▶ Fragmento del texto:

La casa payesa ibicenca refleja el carácter indómito de su morador. Es práctica, racional, sólida, austera y, sobre todo, aislada. Reluce encalada en el centro de su propio territorio, parapetada tras una frontera invisible. Antaño no requería de vallas ni muros, pues cada labriego conocía al dedillo el trazado que delimitaba sus posesiones, a través de bosques, torrentes, alcarrias y cultivos.

Tal vez porque abundaba la tierra, el campesino hijo de la reconquista siempre vivió aferrado a su familia pero separado del resto; de espaldas a una vida de arquitecturas que se agruparan más allá de su propia sangre. Si nos retrotraemos a hace 60 ó 70 años, a la Ibiza preturística, no encontraremos un solo pueblo significativo en cuanto a dimensiones, por muchos habitantes que integraran su parroquia. Y por esa misma razón, aún hallamos localidades bellamente ínfimas –como Sant Agustí, Sant Vicent, Es Cubells, Sant Mateu o Santa Agnès–, mientras los vecinos las siguen circundando desde las faldas de los montes y las llanuras.

La forma de vivir del payés cristiano era, en este sentido, radicalmente distinta a la del hortelano musulmán que le precedió. A lo largo y ancho de los territorios ocupados de la península ibérica, y en la propia Ibiza, los árabes convivían en alquerías: pequeños núcleos de población rural con varias moradas e infraestructuras comunes (molinos, almazaras, corrales…).

De aquel remoto pasado andalusí ha llegado hasta nuestros días uno de los ejemplos más espectaculares de la arquitectura ibicenca: el poblado medieval de Balàfia, declarado Bien de Interés Cultural en 1996. Junto a dos torres prediales se ubica el mayor conjunto de viviendas rurales de la isla: siete casas arremolinadas en la cima inclinada de una colina, que se abren al paisaje de llanuras fértiles y bien irrigadas de Sant Llorenç.

Las dimensiones del poblado de Balàfia, de hecho, son mayores que los centros históricos de muchos pueblos pitiusos. Constituyen una aldea en miniatura, con calles empedradas e instalaciones compartidas. Es probable que los cristianos de Balàfia, al contrario que sus vecinos, renunciaran a ciertas ventajas de la vida aislada por la seguridad que les ofrecía este recinto heredado.

▶ Datos mostrados:
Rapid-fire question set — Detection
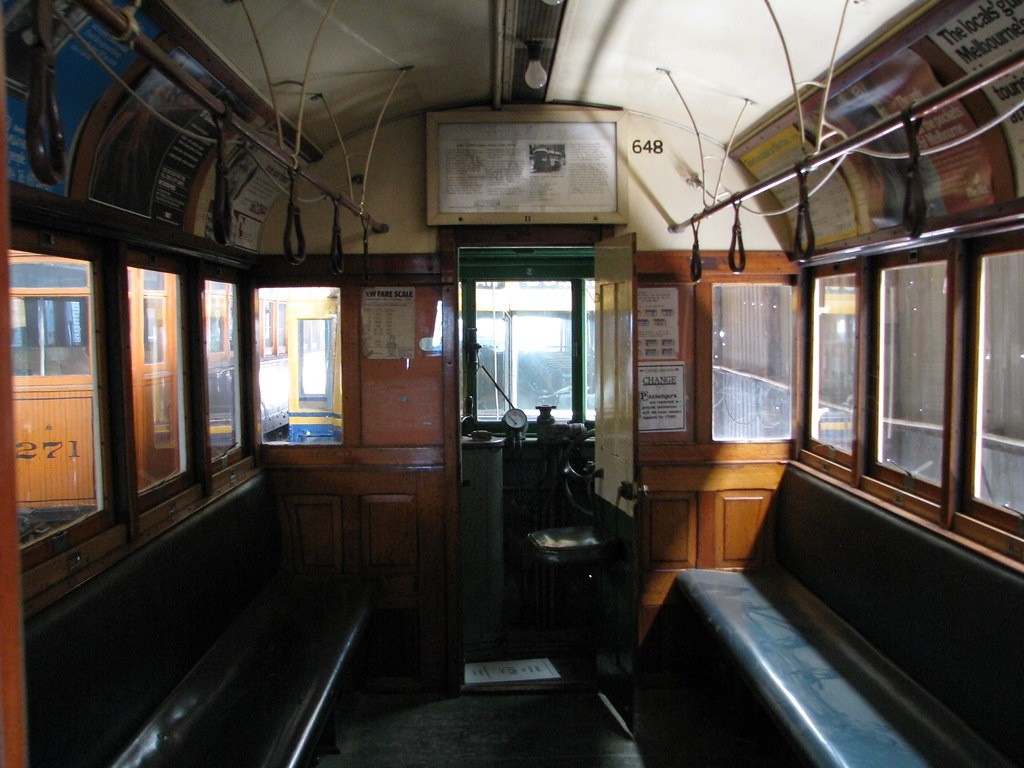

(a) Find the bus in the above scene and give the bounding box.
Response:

▶ Tarea propuesta:
Continúa el texto sobre la casa payesa ibicenca a partir de su última frase. El material es independiente del texto sobre la casa payesa ibicenca.

▶ Respuesta esperada:
Las torres representaban el mejor refugio durante los saqueos de los corsarios berberiscos, que tras la reconquista se sucedieron intermitentemente, multiplicándose a partir del siglo XVI. Balàfia, de hecho, se convirtió en un objetivo prioritario para los piratas, debido a la alta productividad de sus campos y granjas. La crónica histórica incluso revela que los invasores llegaron a prender fuego a sus dos atalayas de piedra, con el objetivo de capturar a sus habitantes. Sin embargo, éstas soportaron el asedio y se mantuvieron en pie.

La postal más característica de Balàfia exhibe el contraste entre los muros encalados de los corrales de Can Pere de na Bet y el lateral de Can Bellmunt –separados por un estrecho callejón que desemboca en un patio–, el azul del cielo y el ocre de la piedra de la primera torre. Ésta arranca tras el conjunto y se eleva por encima de él.

De la fachada de Can Bellmunt también destaca la triple arcada de la planta alta, que ocupa el centro del conjunto cuando se avista desde el llano. Tras esta segunda casa, la almazara y la más modesta Can Vicent Ferrer. Levemente separadas y en el centro del poblado, Can Bernat y Can Jordi, y en el extremo septentrional, Can Marès y Can Fornàs. La segunda torre se erige junto a esta última.

Los actuales moradores de Balàfia ya no temen a los piratas, pero siguen parapetados en sus casas ante el trasiego constante de los nuevos invasores: los turistas, que surgen a diario por docenas, en busca de esa Ibiza legendaria que cada vez resulta más difícil de encontrar.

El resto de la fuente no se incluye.